Law enforcement agencies in Charleston, South Carolina are collaborating with state public safety assets in the hopes of reducing criminal activity in the heart of the Holy City … although it remains to be seen whether this belated effort is a legitimate push to reclaim lost ground or an effort by city leaders to cover their own asses.
(Sorry, but we don’t mince words around here …)

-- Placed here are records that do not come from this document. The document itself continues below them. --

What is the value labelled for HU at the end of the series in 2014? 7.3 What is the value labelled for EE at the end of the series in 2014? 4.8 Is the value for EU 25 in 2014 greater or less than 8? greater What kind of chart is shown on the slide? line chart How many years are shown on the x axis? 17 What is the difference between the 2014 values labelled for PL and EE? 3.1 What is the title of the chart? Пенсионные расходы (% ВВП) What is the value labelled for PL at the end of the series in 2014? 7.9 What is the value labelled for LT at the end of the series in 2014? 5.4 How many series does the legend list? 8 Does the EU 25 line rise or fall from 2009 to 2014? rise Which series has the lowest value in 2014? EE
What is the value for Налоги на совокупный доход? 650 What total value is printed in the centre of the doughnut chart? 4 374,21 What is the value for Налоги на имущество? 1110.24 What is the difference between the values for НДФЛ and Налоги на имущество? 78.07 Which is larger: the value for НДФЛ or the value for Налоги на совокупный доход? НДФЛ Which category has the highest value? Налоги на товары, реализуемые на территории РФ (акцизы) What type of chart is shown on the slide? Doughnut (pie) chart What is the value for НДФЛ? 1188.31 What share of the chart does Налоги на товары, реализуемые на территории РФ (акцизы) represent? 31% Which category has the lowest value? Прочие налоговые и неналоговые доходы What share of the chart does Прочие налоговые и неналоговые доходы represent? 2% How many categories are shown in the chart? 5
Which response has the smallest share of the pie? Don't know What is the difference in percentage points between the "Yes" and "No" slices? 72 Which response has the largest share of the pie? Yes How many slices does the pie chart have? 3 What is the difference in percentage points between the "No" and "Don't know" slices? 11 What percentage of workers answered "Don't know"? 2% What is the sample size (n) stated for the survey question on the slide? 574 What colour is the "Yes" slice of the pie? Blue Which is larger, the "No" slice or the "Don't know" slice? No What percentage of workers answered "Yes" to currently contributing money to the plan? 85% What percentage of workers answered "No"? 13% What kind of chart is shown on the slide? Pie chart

According to a press release from the Charleston, S.C. police department, its officers are teaming up with Charleston county sheriff’s deputies and agents from the S.C. State Law Enforcement Division (SLED) to “reduce crime and the fear of crime throughout the community.”
The agencies intend to accomplish these goals by implementing “stepped up patrols, proactive interdiction, traffic checkpoints” and other measures.
This effort – which will begin on Thursday, July 23, 2020 – vows an “increased presence of deputies and state agents in the Charleston area with a focus on crime reduction on the peninsula.”
“Citizens should expect to see outdoor roll calls being held throughout the city, an increased presence of police equipment deployed for community awareness, pop-up CPD events and traffic checkpoints,” the release stated.
It is not immediately clear how long this “stepped up presence” will last, but police vowed to assign “supplemental patrol squads” to the downtown area in the hopes of getting a handle on the unspooling situation.
The promised increase in law enforcement assets comes in the aftermath of a brutal murder that took place on the peninsula last weekend – and allegations that Charleston mayor John Tecklenburg has surrendered broad swaths of the historic city to lawlessness.
Tom DiLorenzo – husband of Suzanne Austin, the newly installed provost at the College of Charleston – was fatally shot as the couple was taking a morning walk on Friday. He later succumbed to his wounds at the Medical University of South Carolina (MUSC).
Two black teenagers were arrested in connection with DiLorenzo’s murder, but because they are under the age of eighteen their names are not being released publicly (a decision with which we did not concur). Also, it remains to be seen whether these two suspects – aged 16 and 15, respectively – will be tried as adults for DiLorenzo’s murder.
Of interest? While the city’s embattled police chief Luther Reynolds was touting his department’s efforts to “do everything possible to make our city safe from crime, violence and victimization,” the police press release seemed to blame citizens for the uptick in crime.
Specifically, it referenced the failure of residents to “secure their firearms.”
“Guns stolen from vehicles are often used during the commission of violent crimes,” the release stated. “So far this year, 77 firearms have been reported stolen from vehicles, 41 of which have been removed from unlocked vehicles.”
That Reynolds has the nerve to blame lawful gun-owners – and victims of property theft – for the violent crimes that have rocked the Charleston area in recent weeks tells us all we need to know about his perspective on public safety.